The greenhouses range from 100 to 150 ft. long.  The ground to ground greenhouses require two separate pieces of plastic so we pull and unfold one at a time. That means a surface area from 4000 sq.ft. to 7200 sq.ft. is just laying there, vulnerable to the slightest wisp of air movement.  If an errant breeze curls under the south end of a greenhouse, pretty soon the whole structure looks like a silver cloud or a surfer's wave.  Once the air is underneath, you can never really get it out again. This situation occurs so frequently, Blake coined a phrase to describe the phenomenon, calling it a polyethylene induced microburst". A child's first task in the family greenhouse business is to sit on a corner of plastic until someone tells you to move.
 One of our family myths concerns a day we might have been pushing the envelope weather wise. That day was so windy that Lee and Ann insist they were lifted into the  air like Dorothy's house, still holding on to their corner of plastic.
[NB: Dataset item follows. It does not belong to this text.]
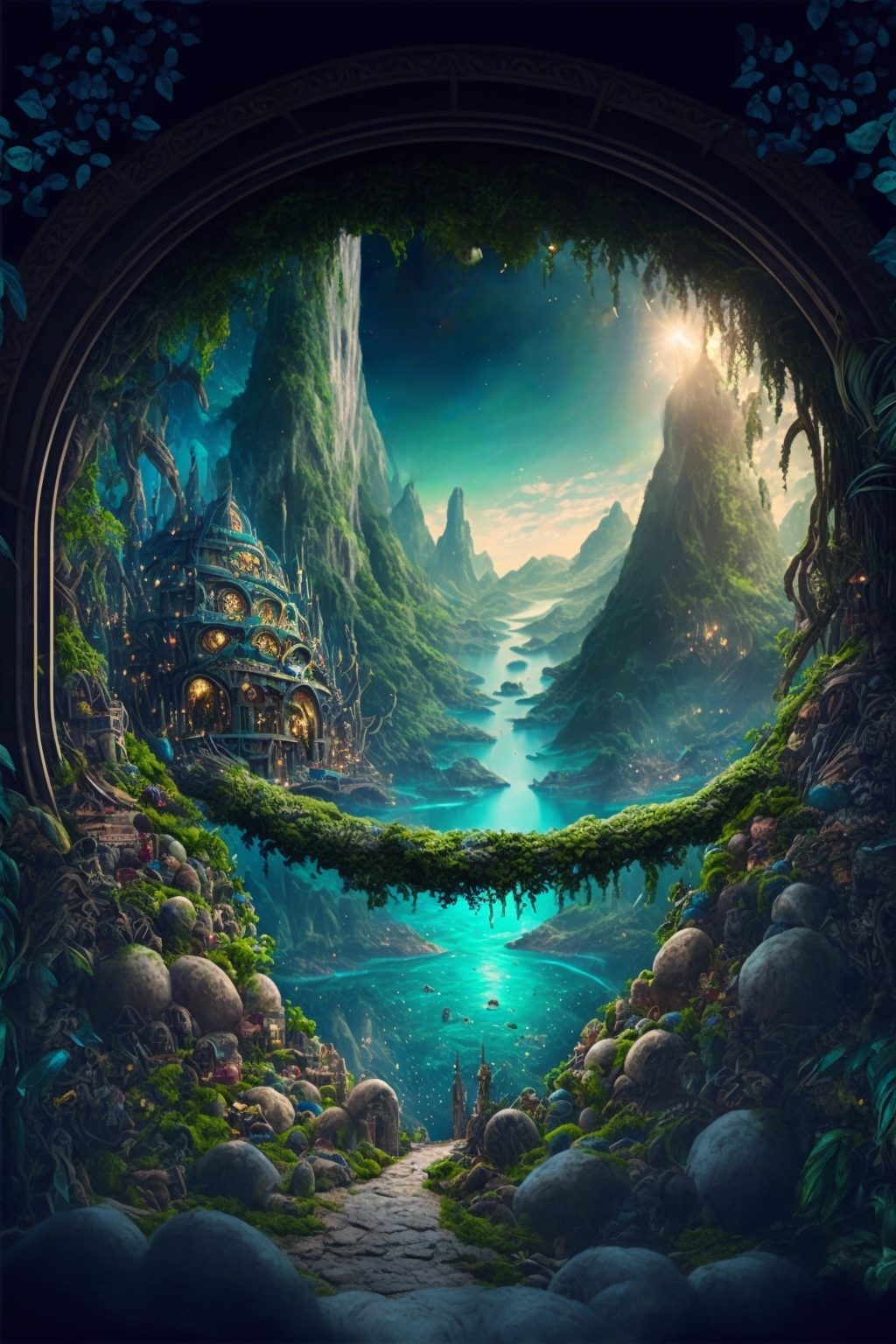 1024x1536  СКАЗОЧНЫЕ ОБОИ НА ТЕЛЕФОН | Пикабу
 Every family needs its legends.While their college friends headed home for Christmas break to relaxation, home cooked meals, and perhaps a ski trip to Colorado, our kids came home to perch on a precipice, backs against a frigid wind, helping cover the newest greenhouse construction.  They can be forgiven for believing their parents saved at least one naked greenhouse to cover every Christmas Eve.
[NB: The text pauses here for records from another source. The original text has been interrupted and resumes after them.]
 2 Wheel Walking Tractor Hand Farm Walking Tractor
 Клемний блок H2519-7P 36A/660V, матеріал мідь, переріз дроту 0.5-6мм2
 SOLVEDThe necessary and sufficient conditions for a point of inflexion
The gutter connect greenhouse pieces are tubes 24 ft. wide.  The good news is that's  a much smaller piece of plastic to maneuver and maintain.
The bad news is all the work has to be done in an 8 inch gutter 10 ft. off the ground. The plastic is lifted high in the air on a homemade platform contraption, ropes tied to what we hope is an outside corner of the tube.  The manufacturers fold their tube plastic different ways, so this part of the process tends to be a crapshoot.  With a person in each gutter pulling the plastic and another on the platform attempting to keep it tracked to the center, this part of the process is both physically challenging and nerve wracking, especially if the plastic has been formed in a way that it stubbornly refuses to unfold without being forced apart inch by sticky inch by hand.
The view from the gutters is a pretty one: distant fields turned gold by the slanted winter sunlight, the patches of trees filigreed black. From the apex of a greenhouse on the hill, Hurst Greenery is adrift in a silvery sea.
Silhouetted against the winter sky, the guy held up in the air by the skid loader weaving wirelock at the other peak of the greenhouse looks the size of a Lego man.
We count down the greenhouses we cover like a child counts down the days to Santa Claus.  When the last insert is snapped down and the new plastic inflates like the blimp, we straighten our frozen knees and shed our sodden and snagged work gloves.  We roll up the ropes and haul off the plastic trimmings.  The skid loader is parked by the pyramid of new plastic rolls and the golf cart/tool cart is parked out of the weather.  Time for that second cup of coffee.  Our mantra is: If you cover a greenhouse (or two!) in the morning, you have already accomplished enough for the day.
 Every family has Christmas traditions.  Some bake cookies together; some shop Black Friday together; some gather to cut their Christmas trees together.

Our family covers greenhouses.....

1 comment:

  1. Oh, the legends of your family sound much like my own family. I too have had that Dorothy feeling, but not on plastic, but instead corrugated tin. Thanks for sharing on the Country Fair Blog Party this month.